For many years, diseases of infectious origin are the leading cause accounting for mortality, especially in resource-constraint settings (1). However, in the past few decades owing to urbanization/globalization, increased life expectancy, and adoption of harmful lifestyles, Non-Communicable Diseases (NCDs), especially Cardiovascular Disease (CVD) has emerged as one of the leading cause of morbidity, early death, overburdening of the public health infrastructure, and escalating direct/indirect healthcare costs throughout the world (2-4).
CVD results secondary to the abnormalities in the cardiovascular system, and includes a wide spectrum of disorders (5). Despite the reduction in the incidence of Coronary Heart Disease (CHD) in developed nations, the scenario in developing nations poses a serious challenge (6). CVD generally results from the interplay of a wide range of genetic, socio-economic, individual, physician-related, environmental factors, and healthcare delivery system-related factors (2,3,5-12). These risk factors have been targeted in separate high-risk groups and in community settings and encouraging results have been obtained (13,14).

__Exercise 1__. Copy the stretch of the passage on cardiovascular disease from "CVD results secondary" through "been obtained (13,14).".
__Exercise 2__. According to the passage on cardiovascular disease, what changes in the past few decades led to the rise of Non-Communicable Diseases?
__Exercise 3__.
For each statement, say whether it agrees with the passage on cardiovascular disease, and quote the words that decide it.
(a) The incidence of Coronary Heart Disease has fallen in developed nations.
(b) The risk factors have been targeted only in community settings.
(c) For many years, infectious diseases have been the leading cause of mortality, especially in resource-constraint settings.
The entries that follow are separate material, unrelated to the passage on cardiovascular disease.

__Information provided__.
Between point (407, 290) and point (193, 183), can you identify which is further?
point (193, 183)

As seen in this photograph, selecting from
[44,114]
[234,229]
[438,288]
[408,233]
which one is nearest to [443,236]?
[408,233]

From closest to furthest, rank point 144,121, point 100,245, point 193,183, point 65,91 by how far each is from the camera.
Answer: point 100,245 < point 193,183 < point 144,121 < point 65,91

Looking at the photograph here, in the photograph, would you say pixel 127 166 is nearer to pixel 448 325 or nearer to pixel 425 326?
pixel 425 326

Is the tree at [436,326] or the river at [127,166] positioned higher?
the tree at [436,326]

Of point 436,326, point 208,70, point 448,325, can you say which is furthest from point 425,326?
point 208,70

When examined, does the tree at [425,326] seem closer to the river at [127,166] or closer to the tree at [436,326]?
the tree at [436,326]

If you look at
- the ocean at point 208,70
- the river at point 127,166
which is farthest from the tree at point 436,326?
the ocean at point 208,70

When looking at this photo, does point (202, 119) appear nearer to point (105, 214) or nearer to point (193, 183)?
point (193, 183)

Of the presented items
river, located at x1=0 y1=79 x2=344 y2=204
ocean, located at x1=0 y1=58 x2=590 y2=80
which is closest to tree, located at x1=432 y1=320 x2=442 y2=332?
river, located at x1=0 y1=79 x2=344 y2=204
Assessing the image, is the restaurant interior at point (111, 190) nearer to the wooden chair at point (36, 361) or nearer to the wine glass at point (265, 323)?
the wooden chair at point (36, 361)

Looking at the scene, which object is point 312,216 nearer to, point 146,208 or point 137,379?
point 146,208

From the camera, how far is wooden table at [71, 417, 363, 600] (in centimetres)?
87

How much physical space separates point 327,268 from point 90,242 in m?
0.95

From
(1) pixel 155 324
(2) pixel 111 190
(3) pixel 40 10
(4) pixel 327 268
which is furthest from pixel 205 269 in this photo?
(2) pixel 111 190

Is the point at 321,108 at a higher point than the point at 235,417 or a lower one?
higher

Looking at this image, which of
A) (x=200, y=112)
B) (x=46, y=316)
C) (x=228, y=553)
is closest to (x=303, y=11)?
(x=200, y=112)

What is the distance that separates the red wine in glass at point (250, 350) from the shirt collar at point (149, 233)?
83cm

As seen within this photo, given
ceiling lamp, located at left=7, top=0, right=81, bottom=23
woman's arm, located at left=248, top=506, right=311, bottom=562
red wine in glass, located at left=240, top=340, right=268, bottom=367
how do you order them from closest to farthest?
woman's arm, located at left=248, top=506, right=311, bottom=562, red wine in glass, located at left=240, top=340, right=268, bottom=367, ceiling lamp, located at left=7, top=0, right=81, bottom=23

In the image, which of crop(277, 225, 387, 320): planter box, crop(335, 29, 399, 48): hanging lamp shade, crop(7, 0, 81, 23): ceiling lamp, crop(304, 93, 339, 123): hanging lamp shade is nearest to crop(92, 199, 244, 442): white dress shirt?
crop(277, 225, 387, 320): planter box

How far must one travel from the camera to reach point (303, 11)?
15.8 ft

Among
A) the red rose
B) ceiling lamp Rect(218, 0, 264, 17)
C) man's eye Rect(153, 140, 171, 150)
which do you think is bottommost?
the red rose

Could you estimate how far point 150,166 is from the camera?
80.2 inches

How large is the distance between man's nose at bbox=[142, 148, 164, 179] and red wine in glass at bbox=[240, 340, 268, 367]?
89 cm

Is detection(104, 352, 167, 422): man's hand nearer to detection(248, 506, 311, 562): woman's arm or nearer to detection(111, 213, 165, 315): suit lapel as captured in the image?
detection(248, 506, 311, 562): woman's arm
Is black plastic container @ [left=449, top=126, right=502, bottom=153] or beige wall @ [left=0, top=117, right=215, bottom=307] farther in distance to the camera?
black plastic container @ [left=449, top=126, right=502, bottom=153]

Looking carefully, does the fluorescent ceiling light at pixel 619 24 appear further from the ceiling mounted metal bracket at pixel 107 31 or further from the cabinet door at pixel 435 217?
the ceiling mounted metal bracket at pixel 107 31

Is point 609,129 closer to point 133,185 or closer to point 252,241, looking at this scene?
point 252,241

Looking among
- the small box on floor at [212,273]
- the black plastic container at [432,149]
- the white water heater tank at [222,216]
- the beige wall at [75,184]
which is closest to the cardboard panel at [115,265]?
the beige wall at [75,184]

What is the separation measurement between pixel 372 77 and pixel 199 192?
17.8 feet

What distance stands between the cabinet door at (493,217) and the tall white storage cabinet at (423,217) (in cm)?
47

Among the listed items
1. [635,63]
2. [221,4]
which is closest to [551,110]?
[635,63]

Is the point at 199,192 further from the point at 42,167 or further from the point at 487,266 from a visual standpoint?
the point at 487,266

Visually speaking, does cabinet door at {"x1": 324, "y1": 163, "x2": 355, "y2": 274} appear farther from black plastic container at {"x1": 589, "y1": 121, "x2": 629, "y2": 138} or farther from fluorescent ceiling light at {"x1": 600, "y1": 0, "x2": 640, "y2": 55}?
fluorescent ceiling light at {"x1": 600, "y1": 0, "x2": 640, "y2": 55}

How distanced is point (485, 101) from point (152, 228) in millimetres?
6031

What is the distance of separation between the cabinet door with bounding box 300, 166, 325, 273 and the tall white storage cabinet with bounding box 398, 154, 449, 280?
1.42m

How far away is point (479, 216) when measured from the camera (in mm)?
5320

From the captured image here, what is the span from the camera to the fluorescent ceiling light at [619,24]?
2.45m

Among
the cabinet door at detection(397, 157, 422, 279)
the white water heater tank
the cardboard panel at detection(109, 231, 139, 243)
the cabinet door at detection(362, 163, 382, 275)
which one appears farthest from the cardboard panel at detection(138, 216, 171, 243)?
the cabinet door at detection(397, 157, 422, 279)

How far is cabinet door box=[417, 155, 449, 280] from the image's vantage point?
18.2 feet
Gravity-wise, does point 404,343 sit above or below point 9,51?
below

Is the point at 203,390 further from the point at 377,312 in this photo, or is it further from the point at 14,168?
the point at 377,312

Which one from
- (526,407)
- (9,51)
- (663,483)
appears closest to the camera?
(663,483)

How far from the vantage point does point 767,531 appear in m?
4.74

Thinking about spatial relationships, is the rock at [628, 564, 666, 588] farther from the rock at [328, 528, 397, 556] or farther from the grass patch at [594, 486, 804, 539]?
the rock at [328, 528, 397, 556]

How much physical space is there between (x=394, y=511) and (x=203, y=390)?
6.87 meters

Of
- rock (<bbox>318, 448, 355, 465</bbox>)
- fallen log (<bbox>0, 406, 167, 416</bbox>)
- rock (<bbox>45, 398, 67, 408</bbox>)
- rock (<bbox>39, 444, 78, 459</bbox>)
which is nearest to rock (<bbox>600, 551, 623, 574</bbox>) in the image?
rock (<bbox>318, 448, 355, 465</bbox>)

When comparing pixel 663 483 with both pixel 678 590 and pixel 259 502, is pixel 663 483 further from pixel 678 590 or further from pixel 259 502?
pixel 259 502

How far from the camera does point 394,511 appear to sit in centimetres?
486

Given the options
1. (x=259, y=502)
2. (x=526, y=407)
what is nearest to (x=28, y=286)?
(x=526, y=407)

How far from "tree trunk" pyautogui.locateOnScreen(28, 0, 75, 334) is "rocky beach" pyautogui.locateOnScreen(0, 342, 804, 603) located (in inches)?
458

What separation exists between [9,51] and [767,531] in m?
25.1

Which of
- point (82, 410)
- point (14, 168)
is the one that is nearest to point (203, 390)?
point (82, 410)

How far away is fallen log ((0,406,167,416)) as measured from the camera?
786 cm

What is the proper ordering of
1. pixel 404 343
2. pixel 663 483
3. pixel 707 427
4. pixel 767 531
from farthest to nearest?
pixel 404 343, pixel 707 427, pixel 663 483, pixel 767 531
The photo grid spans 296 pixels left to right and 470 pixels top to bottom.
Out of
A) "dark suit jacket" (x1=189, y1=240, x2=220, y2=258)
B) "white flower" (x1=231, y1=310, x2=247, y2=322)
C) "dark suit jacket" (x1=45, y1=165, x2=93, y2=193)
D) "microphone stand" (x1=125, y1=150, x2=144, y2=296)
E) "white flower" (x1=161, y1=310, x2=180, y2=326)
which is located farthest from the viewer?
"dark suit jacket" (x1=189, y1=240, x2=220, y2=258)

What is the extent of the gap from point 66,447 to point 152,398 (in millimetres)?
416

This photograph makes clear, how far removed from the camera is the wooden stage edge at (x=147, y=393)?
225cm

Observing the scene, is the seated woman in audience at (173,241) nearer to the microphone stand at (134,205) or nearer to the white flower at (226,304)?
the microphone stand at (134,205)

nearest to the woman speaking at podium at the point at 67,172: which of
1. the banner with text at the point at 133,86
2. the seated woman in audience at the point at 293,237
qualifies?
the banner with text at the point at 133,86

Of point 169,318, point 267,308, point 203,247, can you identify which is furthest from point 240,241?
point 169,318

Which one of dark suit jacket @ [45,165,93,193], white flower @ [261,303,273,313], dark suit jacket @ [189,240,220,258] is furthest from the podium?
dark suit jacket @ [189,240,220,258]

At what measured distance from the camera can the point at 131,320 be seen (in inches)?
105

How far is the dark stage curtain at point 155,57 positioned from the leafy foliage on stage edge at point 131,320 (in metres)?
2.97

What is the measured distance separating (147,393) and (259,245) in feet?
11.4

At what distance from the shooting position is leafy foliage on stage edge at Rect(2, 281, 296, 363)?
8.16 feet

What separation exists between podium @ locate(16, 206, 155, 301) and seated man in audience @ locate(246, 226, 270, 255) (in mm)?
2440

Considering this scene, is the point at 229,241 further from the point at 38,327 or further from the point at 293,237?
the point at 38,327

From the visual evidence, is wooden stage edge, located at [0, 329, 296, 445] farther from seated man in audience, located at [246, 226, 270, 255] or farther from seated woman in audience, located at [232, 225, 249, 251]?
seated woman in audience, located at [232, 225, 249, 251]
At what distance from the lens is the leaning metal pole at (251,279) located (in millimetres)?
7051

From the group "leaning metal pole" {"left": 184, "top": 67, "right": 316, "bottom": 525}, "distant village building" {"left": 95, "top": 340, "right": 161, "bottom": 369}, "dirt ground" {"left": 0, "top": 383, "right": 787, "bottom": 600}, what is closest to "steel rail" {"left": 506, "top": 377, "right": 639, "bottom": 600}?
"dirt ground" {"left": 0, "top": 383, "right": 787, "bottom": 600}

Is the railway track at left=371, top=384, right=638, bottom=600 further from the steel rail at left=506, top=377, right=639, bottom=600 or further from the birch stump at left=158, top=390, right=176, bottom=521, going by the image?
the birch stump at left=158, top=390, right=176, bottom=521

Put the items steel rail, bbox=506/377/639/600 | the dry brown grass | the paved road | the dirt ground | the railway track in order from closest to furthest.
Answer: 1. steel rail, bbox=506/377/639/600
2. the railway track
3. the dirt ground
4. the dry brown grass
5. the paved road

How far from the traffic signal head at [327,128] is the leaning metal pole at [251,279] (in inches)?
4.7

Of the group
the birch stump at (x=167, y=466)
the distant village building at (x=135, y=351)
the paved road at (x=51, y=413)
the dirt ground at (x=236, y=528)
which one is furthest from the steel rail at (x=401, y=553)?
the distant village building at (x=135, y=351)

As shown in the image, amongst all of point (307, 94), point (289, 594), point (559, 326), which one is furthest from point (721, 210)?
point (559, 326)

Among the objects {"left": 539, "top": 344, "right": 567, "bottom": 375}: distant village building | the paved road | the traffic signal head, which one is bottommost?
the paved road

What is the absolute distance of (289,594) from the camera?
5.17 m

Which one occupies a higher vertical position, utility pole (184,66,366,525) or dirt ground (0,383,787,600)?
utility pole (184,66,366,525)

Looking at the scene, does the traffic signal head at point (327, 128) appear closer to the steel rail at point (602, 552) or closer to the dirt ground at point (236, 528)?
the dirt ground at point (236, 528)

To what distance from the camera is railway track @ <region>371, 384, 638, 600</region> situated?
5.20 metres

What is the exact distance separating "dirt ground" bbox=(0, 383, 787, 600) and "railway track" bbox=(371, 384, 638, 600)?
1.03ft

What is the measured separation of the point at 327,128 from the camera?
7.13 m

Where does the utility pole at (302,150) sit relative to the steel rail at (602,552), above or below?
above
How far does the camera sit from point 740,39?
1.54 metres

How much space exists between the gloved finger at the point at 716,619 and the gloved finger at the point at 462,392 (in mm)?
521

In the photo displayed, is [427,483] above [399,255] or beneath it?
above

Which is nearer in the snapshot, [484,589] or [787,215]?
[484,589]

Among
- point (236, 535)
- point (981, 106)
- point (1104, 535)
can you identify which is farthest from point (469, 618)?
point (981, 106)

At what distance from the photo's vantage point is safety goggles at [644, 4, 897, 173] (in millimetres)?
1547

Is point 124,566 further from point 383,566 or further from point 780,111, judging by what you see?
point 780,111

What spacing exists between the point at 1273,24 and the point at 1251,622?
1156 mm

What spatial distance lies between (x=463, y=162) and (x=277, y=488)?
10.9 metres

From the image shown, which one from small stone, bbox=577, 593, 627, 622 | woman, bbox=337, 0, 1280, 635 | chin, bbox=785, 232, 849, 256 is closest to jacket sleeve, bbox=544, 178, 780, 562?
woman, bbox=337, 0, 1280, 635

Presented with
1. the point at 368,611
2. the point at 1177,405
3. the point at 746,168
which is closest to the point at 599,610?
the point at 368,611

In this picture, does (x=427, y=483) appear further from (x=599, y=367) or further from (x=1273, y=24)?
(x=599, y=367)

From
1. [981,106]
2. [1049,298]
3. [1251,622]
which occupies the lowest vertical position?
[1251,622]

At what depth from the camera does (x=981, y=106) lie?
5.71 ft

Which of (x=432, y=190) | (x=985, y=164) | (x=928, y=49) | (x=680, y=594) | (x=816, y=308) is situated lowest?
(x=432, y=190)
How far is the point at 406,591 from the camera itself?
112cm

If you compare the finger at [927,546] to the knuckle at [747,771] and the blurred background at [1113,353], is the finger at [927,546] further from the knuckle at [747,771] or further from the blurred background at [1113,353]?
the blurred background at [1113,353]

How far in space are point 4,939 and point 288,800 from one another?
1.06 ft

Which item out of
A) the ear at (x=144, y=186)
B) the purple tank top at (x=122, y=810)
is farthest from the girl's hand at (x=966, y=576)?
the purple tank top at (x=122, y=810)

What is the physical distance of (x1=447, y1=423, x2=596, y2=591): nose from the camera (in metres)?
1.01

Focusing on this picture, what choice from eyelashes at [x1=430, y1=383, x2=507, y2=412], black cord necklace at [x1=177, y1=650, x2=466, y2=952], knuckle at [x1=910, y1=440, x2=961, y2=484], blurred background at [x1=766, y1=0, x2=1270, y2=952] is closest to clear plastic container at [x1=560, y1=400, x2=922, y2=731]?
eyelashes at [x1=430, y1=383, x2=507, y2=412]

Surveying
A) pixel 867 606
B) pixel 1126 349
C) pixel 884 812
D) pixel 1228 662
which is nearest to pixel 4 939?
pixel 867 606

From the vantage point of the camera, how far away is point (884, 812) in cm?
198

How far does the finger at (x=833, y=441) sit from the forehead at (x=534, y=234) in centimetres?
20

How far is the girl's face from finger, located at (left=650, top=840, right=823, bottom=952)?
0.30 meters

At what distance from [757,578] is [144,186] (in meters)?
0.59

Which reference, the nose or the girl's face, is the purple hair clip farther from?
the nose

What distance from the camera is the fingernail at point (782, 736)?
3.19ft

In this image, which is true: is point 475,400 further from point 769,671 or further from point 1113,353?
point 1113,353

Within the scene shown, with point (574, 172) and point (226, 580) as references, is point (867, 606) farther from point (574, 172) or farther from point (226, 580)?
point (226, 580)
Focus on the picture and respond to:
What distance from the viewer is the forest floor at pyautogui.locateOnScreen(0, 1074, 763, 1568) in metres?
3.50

__Exercise solution 1__.
CVD results secondary to the abnormalities in the cardiovascular system, and includes a wide spectrum of disorders (5). Despite the reduction in the incidence of Coronary Heart Disease (CHD) in developed nations, the scenario in developing nations poses a serious challenge (6). CVD generally results from the interplay of a wide range of genetic, socio-economic, individual, physician-related, environmental factors, and healthcare delivery system-related factors (2,3,5-12). These risk factors have been targeted in separate high-risk groups and in community settings and encouraging results have been obtained (13,14).

__Exercise solution 2__. Urbanization/globalization, increased life expectancy, and adoption of harmful lifestyles.

__Exercise solution 3__.
(a) Yes: "Despite the reduction in the incidence of Coronary Heart Disease (CHD) in developed nations"
(b) No: "These risk factors have been targeted in separate high-risk groups and in community settings"
(c) Yes: "For many years, diseases of infectious origin are the leading cause accounting for mortality, especially in resource-constraint settings"